Source code for physlearn.datasets.google._google

"""
The :mod:`physlearn.datasets.google._google` module provides utilities
for wrangling, serializing, and deserializing superconducting quantum
computing calibration data.

Notes
-----
The calibration data was collected by Benjamin Chiaro during his
time as a graduate student at UC Santa Barbara. The Google quantum computer
contains 9 qubits, wherein the 5 rightmost qubits and 4 interleaving
couplers were utilized during experimentation. The 4 leftmost qubits
and couplers were left idle during experimentation.
"""

# Author: Alex Wozniakowski
# License: MIT

import os
import typing

import pandas as pd

import sklearn.model_selection

from dataclasses import dataclass, field

from physlearn.datasets.google.base import BaseDataFrame
from physlearn.datasets.google.utils._helper_functions import (_shuffle,
                                                               _iqr_outlier_mask,
                                                               _train_test_split,
                                                               _json_dump,
                                                               _json_load,
                                                               _path_to_google_data,
                                                               _path_to_google_json_folder)

sklearn_train_test_split_or_dict = typing.Union[sklearn.model_selection.train_test_split, dict]


[docs]@dataclass
class GoogleDataFrame(BaseDataFrame):
    """Represents the Google quantum computer calibration data with a DataFrame.

    Parameters
    ----------
    path : str
        Path to the csv file with calibration data.

    n_qubits : int
        Number of qubits in the experiment.

    See Also
    --------
    :class:`physlearn.datasets.GoogleData` : Class for wrangling the calibration data.

    Examples
    --------
    >>> from physlearn.datasets import GoogleDataFrame
    >>> from physlearn.datasets.google.utils._helper_functions import _path_to_google_data
    >>> df = GoogleDataFrame(path=_path_to_google_data(), n_qubits=5)
    >>> df.get_df_with_correct_columns.head().iloc[0, :3]
    qvolt5   -0.008238
    qvolt6   -0.006896
    qvolt7   -0.026120
    Name: 1, dtype: float64
    """

    n_qubits: int

    def __post_init__(self):
        self._validate_dataframe_options()

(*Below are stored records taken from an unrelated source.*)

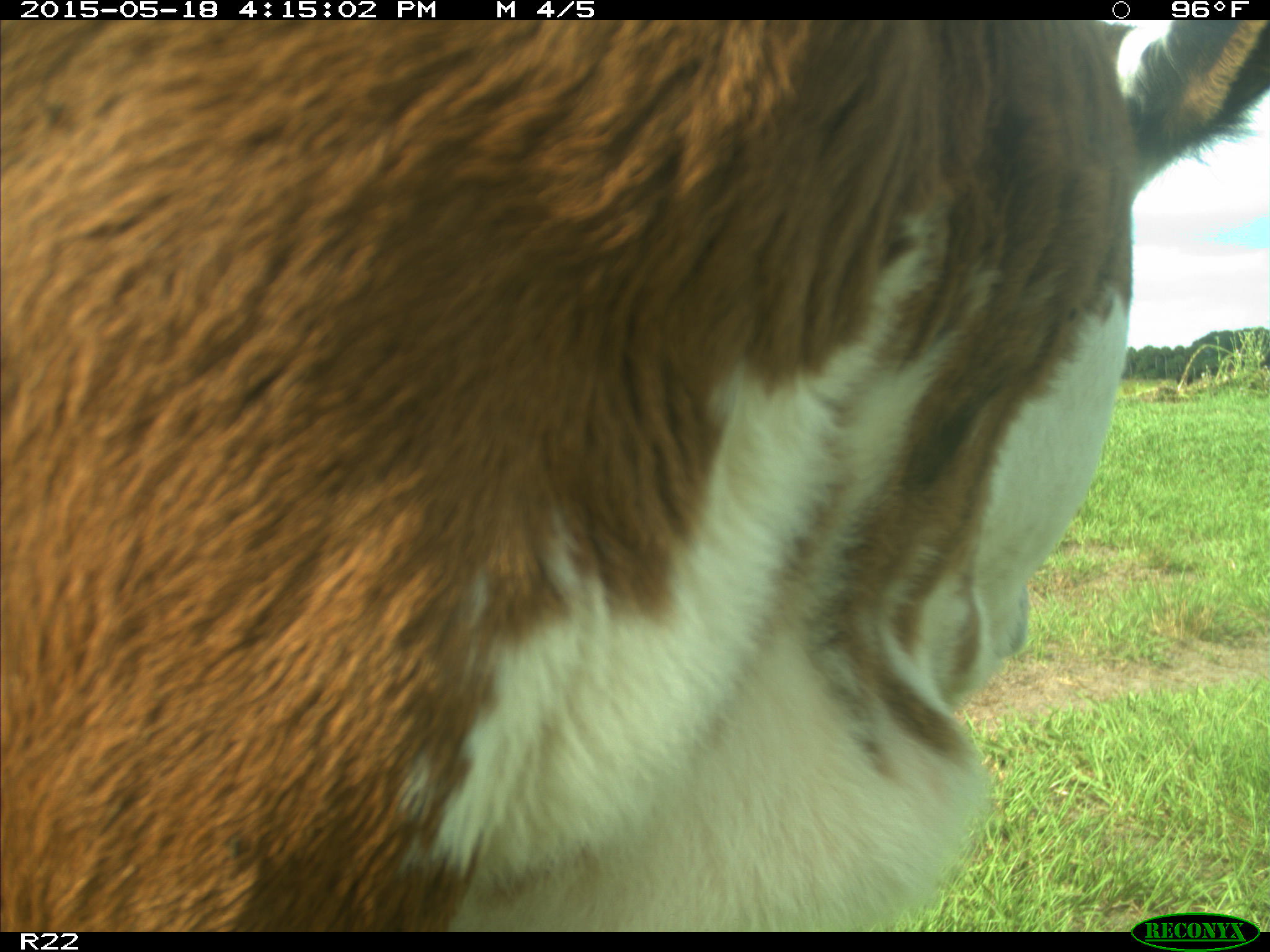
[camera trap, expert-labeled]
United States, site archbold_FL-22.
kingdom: Animalia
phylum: Chordata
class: Mammalia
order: Artiodactyla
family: Bovidae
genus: Bos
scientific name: Bos taurus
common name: domestic cow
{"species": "Bos taurus (domestic cow)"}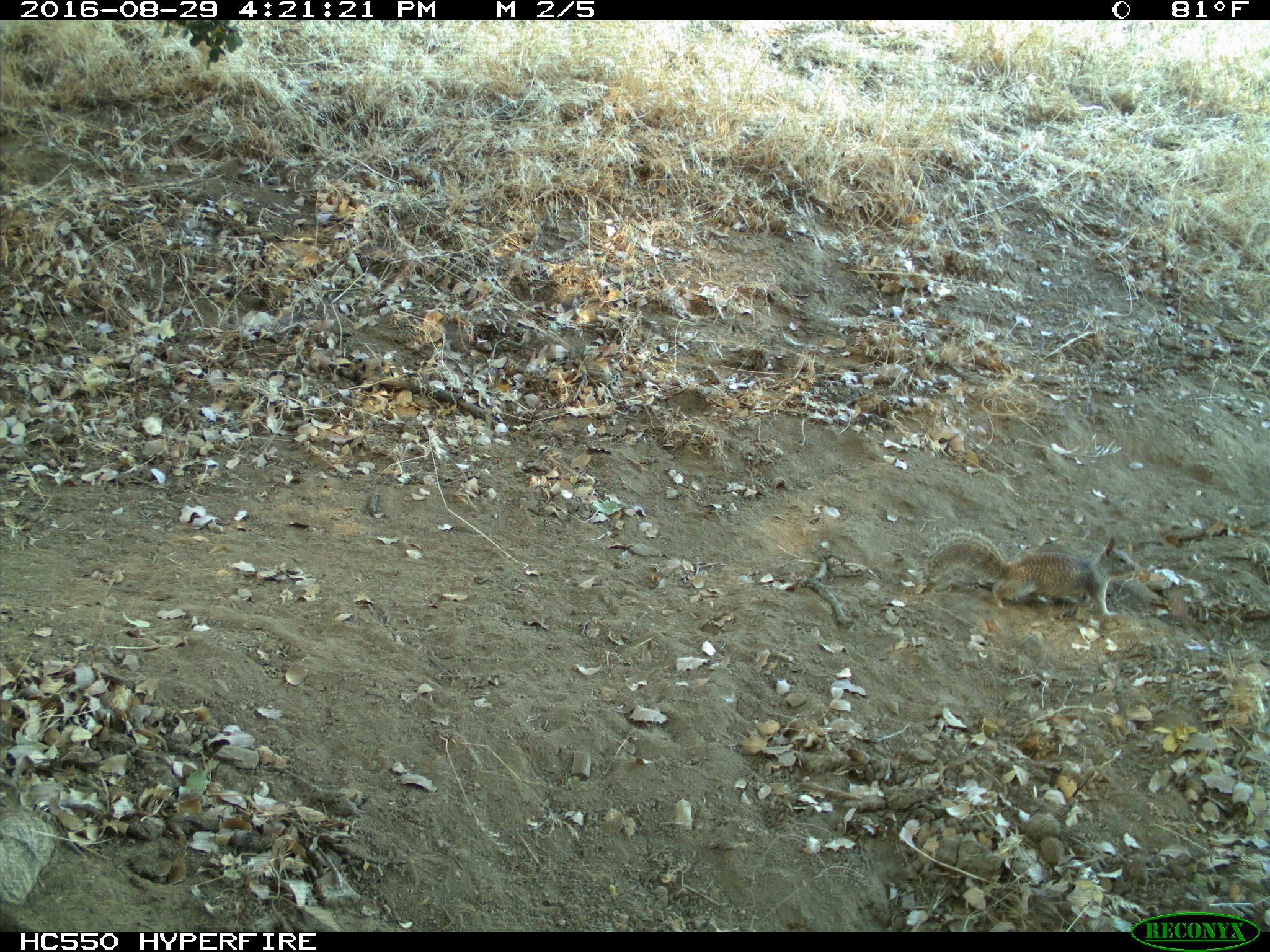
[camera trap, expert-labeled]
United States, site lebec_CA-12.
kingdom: Animalia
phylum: Chordata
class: Mammalia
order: Rodentia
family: Sciuridae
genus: Otospermophilus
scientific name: Otospermophilus beecheyi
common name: california ground squirrel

    def _validate_dataframe_options(self):
        assert isinstance(self.path, str)
        assert isinstance(self.n_qubits, int) and self.n_qubits > 0
        
    @property    
    def get_df_with_correct_columns(self) -> pd.DataFrame:
        """Drops the undesired columns from the raw calibration data.

        Returns
        -------
        df : DataFrame
        """

        df = self.get_df

        if self.n_qubits == 5:
            # Select every fifth row, as well as
            # the relevant columns.
            df = df.iloc[1::5, :].loc[:, 'qubit_voltages':' .29']

            df.columns = ['qvolt5', 'qvolt6', 'qvolt7', 'qvolt8', 'qvolt9',
                          'cvolt4', 'cvolt5', 'cvolt6', 'cvolt7', 'cvolt8',
                          'pref105', 'pref106', 'pref107', 'pref108', 'pref109',
                          'precoup5', 'precoup6', 'precoup7', 'precoup8',
                          'postf105', 'post106', 'postf107', 'postf108', 'postf109',
                          'postcoup5', 'postcoup6', 'postcoup7', 'postcoup8',
                          'peig1', 'peig2', 'peig3', 'peig4', 'peig5',
                          'eeig1', 'eeig2', 'eeig3', 'eeig4', 'eeig5']
            
            # This coupler was idle during the experiment.
            df = df.drop(['cvolt4'], axis=1)
        
        return df


[docs]@dataclass
class GoogleData(GoogleDataFrame):
    """Wrangles the calibration data for multi-target regression.

    Parameters
    ----------
    path : str, optional (default=None)
        Path to the csv file with calibration data.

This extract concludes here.